La révolution agricole au Maroc : défier la sécheresse grâce à la science

Au cœur du Maroc ensoleillé, les scientifiques cultivent un avenir où les récoltes difficiles défieront une sécheresse incessante, qui en est maintenant à sa sixième année.

« Regardez ces magnifiques épis de blé », a déclaré Wuletaw Tadesse Degu, responsable de la sélection du blé au Centre international de recherche agricole dans les zones arides (ICARDA).

« La différence de qualité entre notre champ et les autres est frappante », a-t-il déclaré, désignant une étendue luxuriante à Marchouch, au sud de Rabat, qui contrastait fortement avec les terres arides ailleurs.

D’ici 2040, le Maroc s’apprête à faire face à un stress hydrique « extrêmement élevé », une sombre prédiction du World Resources Institute, un organisme de recherche à but non lucratif.

Les chiffres de la banque centrale de ce pays d’Afrique du Nord dressent un tableau sombre.

Les superficies cultivées dans tout le royaume devraient diminuer à 2,5 millions d’hectares en 2024, contre 3,7 millions l’année dernière, avec des rendements céréaliers réduits de plus de moitié pour atteindre 25 millions de quintaux (2,5 millions de tonnes) sur la même période.

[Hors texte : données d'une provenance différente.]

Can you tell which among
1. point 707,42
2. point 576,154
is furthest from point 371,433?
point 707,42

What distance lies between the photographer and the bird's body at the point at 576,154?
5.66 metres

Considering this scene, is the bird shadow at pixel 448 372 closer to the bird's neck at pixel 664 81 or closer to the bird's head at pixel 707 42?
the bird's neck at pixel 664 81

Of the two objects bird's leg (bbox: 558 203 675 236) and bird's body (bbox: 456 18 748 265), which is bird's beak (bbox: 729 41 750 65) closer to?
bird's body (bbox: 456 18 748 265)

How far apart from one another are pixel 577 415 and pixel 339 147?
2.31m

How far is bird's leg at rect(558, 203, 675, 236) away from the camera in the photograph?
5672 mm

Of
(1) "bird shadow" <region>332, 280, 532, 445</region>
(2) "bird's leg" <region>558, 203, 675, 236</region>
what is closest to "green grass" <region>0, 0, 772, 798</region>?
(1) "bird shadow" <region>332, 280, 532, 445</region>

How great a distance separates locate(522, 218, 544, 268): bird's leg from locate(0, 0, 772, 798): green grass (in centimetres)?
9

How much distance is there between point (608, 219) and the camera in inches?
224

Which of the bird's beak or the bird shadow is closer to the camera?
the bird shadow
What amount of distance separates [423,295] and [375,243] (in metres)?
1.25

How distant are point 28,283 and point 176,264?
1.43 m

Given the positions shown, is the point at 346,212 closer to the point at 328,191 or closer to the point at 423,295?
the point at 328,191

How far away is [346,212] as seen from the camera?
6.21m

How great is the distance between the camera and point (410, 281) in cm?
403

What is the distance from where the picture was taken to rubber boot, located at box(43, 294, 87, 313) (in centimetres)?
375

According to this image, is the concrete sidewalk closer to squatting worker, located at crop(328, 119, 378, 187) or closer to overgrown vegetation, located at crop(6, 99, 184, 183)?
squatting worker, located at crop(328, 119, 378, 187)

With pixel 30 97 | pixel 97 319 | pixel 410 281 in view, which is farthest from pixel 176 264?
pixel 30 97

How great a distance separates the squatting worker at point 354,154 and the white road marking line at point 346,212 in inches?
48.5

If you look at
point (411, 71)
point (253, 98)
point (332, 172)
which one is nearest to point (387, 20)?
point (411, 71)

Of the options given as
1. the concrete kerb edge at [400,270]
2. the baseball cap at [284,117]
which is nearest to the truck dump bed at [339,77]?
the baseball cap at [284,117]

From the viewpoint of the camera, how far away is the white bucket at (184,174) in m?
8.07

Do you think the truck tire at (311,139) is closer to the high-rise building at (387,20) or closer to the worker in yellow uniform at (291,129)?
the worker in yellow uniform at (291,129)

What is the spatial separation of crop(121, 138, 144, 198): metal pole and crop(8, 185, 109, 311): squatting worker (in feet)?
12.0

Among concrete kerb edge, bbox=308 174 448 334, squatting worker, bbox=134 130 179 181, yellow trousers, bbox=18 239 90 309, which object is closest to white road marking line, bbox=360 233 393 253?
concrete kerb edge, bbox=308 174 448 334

« Il est devenu essentiel d’utiliser des semences résistantes et de les employer le plus rapidement possible », a déclaré Tadesse, dont le centre a récemment inauguré une banque de gènes végétaux.

Génotypes adaptés

La mission de Tadesse est de développer des génotypes qui non seulement résistent à la sécheresse et à la chaleur, mais qui produisent également abondamment.

L’année dernière, alors que le pays était en difficulté, Marchouche a obtenu un rendement de quatre tonnes par hectare avec seulement 200 millimètres de pluie.

L’irrigation contrôlée et les techniques de semis stratégiques sont à l’origine de cette révolution agricole.

Cherchant à maximiser la production, les agriculteurs expérimentent des périodes de plantation et une irrigation judicieuse.

Même 10 millimètres d’eau, soigneusement appliqués, ont transformé un sol stérile en champs prospères.

L’orge a également connu une résurgence, avec des rendements passés de 1,5 à deux tonnes par hectare l’année dernière, grâce à des génotypes intelligents face au climat, a déclaré Miguel Sanchez Garcia, spécialiste de l’orge à l’ICARDA.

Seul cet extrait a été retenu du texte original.